Commit Graph

8 Commits

  • Improve Windows sandbox setup refresh diagnostics (#26471)
    ## Why
    
    Users have been seeing opaque Windows sandbox setup refresh failures
    such as `windows sandbox: spawn setup refresh`, including reports in
    #24391 and #21208. The setup refresh path already runs the Windows
    sandbox setup helper, but it was not using the same structured
    `setup_error.json` reporting path that elevated setup uses. As a result,
    when the helper exited non-zero, Codex only surfaced a generic refresh
    status instead of the helper's `SetupFailure` code and message.
    
    ## What changed
    
    - Clear stale `setup_error.json` before non-elevated setup refresh
    launches the helper.
    - When the refresh helper exits non-zero, read the helper-written report
    through the existing `report_helper_failure` path.
    - Keep a parent-side launch diagnostic for cases where the helper never
    starts, including the helper path, cwd, sandbox log path, and spawn
    error.
    - Clear the setup error report after a successful refresh.
    - Add regression coverage for report consumption and stale-report
    avoidance.
    
    ## Verification
    
    - `cargo test -p codex-windows-sandbox setup::tests::`
  • Use Windows setup marker as completion signal (#26074)
    # Why
    
    When an organization requires the elevated Windows sandbox, Codex
    launches an elevated helper to provision users, configure firewall and
    ACL rules, and lock persistent sandbox directories.
    
    We observed that closing the helper after setup started could leave the
    machine partially initialized while the TUI still announced **Sandbox
    ready**. Model-only turns continued to work, but the first shell command
    retried setup and failed with Windows cancellation error `1223`.
    
    This was not an enforcement bypass; command execution continued to fail
    closed. The issue was a false readiness signal: `setup_marker.json` was
    written during user provisioning, before the remaining setup stages had
    completed.
    
    # What
    
    Treat `setup_marker.json` as the commit record for Windows sandbox
    setup:
    
    1. Before full or provisioning setup begins, remove the existing marker
    and create the final marker path with a protected ACL.

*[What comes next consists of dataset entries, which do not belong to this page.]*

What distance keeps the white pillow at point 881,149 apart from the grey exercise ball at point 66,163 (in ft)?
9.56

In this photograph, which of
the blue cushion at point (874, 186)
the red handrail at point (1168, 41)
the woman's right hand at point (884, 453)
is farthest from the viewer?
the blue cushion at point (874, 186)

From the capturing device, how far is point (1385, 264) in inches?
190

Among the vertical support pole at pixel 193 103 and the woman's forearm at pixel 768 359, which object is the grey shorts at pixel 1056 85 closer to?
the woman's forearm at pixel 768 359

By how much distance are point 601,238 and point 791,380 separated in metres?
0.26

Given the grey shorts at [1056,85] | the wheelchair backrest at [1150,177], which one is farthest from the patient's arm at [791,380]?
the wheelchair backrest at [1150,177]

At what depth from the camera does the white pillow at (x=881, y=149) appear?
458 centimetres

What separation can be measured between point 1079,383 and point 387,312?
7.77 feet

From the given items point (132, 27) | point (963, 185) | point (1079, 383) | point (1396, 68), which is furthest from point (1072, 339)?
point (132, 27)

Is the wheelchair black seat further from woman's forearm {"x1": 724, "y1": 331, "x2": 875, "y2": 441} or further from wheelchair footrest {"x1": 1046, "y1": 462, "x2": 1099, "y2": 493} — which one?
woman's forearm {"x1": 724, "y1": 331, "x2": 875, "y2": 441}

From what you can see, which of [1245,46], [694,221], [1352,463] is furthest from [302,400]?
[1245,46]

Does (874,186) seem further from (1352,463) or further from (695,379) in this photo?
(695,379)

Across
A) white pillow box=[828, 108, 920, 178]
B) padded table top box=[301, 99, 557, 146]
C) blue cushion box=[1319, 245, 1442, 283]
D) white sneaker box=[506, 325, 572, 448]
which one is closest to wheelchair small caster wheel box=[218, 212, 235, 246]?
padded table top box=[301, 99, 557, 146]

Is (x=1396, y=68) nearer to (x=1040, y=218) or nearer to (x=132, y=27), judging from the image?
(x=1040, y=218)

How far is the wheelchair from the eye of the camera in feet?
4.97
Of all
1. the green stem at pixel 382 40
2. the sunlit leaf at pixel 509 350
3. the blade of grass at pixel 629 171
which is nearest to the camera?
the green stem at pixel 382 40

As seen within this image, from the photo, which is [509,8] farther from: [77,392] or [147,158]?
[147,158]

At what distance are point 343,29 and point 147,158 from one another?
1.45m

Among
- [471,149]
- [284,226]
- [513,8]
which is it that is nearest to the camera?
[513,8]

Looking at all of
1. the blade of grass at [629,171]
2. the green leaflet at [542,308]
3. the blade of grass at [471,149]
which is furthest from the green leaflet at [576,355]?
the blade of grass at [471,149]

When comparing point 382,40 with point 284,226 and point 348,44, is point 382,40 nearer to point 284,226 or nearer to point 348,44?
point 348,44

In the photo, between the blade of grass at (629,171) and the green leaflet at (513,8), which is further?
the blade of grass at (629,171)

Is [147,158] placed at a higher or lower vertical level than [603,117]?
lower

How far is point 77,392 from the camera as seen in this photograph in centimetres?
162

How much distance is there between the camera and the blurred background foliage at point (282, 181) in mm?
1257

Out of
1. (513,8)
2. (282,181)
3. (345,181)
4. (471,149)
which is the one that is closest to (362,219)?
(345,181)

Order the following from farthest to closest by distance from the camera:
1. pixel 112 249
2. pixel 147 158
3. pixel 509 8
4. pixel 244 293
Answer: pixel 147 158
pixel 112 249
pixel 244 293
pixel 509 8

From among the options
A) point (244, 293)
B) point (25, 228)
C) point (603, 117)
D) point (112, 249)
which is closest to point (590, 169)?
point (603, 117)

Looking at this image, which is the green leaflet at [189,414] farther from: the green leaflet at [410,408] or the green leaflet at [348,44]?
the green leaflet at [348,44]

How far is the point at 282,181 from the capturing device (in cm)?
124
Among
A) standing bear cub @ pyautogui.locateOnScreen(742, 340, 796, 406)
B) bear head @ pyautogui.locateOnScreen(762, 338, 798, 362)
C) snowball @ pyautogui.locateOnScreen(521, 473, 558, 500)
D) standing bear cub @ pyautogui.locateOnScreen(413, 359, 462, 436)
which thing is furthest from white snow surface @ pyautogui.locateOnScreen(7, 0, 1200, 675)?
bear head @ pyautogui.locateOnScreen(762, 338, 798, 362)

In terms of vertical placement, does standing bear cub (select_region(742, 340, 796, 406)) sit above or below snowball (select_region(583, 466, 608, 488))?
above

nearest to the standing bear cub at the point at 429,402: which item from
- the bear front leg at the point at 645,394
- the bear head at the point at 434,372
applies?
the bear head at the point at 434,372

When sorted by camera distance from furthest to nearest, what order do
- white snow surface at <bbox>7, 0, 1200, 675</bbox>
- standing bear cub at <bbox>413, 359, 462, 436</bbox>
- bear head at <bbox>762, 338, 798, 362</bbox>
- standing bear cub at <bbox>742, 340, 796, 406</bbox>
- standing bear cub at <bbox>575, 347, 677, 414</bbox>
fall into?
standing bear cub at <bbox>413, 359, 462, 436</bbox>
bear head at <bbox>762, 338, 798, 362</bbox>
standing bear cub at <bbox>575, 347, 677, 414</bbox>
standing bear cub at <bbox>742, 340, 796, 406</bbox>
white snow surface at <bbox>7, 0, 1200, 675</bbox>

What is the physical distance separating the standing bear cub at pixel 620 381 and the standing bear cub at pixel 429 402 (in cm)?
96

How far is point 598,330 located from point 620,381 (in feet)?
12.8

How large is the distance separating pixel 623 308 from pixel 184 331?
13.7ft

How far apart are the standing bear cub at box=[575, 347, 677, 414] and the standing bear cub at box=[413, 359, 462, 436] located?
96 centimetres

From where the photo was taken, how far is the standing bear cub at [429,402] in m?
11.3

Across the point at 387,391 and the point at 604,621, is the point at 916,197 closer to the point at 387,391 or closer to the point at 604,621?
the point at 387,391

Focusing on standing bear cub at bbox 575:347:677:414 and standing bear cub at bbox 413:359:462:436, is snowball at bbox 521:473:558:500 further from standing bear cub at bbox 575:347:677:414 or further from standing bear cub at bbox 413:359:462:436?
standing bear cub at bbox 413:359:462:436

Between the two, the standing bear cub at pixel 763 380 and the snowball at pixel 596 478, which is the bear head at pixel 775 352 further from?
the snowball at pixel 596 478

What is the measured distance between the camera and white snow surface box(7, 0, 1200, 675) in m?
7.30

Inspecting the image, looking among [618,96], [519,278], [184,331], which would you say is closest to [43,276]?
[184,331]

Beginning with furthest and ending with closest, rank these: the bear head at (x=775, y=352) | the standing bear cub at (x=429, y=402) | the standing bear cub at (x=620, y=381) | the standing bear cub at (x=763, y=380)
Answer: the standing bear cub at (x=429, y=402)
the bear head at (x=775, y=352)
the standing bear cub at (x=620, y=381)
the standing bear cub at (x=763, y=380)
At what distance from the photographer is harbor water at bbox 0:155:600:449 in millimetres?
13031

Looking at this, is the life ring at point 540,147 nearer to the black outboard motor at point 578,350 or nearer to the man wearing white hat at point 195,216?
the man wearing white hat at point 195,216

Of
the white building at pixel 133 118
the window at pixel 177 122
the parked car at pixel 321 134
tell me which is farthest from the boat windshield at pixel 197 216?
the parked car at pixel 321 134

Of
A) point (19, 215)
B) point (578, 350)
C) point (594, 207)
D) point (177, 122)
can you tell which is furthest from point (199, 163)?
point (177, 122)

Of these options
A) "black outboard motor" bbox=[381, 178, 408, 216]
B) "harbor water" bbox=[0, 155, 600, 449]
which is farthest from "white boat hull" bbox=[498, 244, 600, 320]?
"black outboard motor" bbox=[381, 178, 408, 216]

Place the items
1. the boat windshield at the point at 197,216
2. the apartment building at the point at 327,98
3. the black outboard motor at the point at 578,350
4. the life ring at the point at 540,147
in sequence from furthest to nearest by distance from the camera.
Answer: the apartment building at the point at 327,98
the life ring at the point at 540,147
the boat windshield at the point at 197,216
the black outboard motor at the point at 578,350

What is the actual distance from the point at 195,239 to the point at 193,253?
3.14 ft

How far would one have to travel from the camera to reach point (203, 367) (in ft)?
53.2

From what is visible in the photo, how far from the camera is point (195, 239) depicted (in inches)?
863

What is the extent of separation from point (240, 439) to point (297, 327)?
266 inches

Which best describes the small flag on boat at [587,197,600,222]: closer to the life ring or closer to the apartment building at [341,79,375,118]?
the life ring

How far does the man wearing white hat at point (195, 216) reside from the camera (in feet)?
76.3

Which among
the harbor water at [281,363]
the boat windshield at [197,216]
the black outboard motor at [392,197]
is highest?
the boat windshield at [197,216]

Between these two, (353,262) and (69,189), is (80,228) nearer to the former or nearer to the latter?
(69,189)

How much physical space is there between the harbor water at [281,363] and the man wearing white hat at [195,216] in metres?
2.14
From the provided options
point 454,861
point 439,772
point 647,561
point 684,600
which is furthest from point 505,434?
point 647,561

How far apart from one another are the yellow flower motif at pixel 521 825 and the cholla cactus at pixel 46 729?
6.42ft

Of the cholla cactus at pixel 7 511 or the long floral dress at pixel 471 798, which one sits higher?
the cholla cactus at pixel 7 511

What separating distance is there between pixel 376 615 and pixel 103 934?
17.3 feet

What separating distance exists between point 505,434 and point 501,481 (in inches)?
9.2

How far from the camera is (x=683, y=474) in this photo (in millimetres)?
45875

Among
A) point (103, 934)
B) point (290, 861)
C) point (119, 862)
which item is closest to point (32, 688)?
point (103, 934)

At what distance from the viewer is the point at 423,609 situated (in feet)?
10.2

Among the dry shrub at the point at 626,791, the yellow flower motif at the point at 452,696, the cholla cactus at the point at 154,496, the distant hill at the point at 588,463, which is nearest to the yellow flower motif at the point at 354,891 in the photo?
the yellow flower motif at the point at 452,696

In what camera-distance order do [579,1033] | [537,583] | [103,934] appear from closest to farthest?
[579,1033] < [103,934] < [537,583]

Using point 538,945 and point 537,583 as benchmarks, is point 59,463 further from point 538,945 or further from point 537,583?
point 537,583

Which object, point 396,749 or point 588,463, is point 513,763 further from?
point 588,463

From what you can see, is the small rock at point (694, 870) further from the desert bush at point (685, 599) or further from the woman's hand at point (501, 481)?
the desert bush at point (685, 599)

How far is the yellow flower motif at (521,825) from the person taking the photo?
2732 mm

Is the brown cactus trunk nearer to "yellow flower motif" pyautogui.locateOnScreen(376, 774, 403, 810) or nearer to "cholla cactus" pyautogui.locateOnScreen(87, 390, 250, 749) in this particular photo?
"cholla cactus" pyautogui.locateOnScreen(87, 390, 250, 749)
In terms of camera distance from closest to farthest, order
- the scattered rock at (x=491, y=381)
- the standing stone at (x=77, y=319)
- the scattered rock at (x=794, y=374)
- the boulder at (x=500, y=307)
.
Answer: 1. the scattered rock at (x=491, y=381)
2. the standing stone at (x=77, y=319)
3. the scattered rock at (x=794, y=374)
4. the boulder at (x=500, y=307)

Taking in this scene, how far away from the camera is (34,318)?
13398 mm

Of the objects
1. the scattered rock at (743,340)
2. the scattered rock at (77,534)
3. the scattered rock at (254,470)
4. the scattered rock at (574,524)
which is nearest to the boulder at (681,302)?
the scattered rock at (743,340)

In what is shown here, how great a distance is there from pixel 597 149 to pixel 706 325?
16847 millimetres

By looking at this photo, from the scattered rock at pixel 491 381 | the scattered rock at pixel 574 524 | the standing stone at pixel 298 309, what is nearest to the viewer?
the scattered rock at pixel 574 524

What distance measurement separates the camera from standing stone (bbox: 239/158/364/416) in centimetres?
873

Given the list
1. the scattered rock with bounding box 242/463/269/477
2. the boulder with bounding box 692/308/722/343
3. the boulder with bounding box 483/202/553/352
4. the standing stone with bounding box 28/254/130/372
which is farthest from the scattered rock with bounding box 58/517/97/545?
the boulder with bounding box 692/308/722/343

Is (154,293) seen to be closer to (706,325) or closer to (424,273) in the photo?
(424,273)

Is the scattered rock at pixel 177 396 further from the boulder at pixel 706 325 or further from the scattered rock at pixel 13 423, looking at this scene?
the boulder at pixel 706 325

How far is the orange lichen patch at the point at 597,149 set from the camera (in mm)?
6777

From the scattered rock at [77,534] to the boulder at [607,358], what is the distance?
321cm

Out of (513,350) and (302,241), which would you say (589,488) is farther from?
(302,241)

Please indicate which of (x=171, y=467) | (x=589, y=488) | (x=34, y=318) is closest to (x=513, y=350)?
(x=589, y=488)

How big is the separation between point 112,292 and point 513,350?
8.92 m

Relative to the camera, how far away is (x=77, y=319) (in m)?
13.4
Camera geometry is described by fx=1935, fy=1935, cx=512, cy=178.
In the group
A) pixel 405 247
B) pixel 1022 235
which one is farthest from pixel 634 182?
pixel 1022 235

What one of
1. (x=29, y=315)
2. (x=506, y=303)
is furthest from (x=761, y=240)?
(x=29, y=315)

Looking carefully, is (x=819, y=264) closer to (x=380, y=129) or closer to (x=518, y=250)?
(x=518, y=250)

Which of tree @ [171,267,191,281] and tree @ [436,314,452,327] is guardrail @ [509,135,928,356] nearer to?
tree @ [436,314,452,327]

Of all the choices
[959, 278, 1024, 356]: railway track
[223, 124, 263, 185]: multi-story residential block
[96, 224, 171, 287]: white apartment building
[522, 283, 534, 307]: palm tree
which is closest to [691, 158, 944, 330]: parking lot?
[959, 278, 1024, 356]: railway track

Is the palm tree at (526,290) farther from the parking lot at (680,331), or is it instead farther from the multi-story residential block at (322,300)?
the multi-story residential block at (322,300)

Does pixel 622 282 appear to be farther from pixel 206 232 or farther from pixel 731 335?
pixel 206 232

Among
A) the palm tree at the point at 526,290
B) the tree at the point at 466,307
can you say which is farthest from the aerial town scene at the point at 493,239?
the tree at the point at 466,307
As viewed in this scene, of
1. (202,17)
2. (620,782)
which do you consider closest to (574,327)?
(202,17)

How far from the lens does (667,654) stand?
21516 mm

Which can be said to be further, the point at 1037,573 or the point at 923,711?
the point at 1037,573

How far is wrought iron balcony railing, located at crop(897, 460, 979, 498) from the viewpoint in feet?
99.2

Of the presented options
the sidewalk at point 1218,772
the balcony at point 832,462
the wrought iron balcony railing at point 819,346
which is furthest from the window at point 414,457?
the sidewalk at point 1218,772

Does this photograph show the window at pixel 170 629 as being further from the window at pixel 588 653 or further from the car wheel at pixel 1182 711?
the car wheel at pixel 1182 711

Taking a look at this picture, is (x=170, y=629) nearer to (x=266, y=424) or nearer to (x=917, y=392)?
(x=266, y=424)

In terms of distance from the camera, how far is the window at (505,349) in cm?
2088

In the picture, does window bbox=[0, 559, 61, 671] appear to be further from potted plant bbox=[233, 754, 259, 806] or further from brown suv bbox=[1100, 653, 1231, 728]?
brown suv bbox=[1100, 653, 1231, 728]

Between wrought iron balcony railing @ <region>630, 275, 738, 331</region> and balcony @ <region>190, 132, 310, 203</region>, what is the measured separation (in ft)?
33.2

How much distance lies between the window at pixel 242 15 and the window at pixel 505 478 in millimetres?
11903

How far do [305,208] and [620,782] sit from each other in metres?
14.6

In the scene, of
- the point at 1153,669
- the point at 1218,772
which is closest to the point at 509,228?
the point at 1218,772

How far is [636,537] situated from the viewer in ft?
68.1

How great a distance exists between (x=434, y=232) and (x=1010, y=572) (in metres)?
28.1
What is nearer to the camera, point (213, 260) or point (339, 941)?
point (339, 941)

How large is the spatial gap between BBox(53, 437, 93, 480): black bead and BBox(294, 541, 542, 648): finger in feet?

    2. Keep the marker empty and therefore invalid while setup is in
    progress. Sandbox users cannot read, modify, or replace it.
    3. Run every synchronous setup stage.
    4. After setup succeeds, write the valid marker contents without
    changing its ACL.
    5. After the helper exits successfully, verify the existing readiness
    check before enabling the sandbox.
    
    If setup is canceled or fails, the marker remains invalid and Codex
    reports setup as incomplete instead of announcing readiness.
    
    Refresh-only and read-ACL-only helper runs continue to leave the marker
    untouched. The setup version remains `5` to avoid forcing all existing
    Windows users through elevated setup again.
    
    # Verification
    
    - Added coverage confirming sandbox users cannot read or modify the
    setup marker after elevated setup.
    - Added coverage confirming a successful helper exit without complete
    setup artifacts is rejected.
    - Ran `just test -p codex-windows-sandbox`.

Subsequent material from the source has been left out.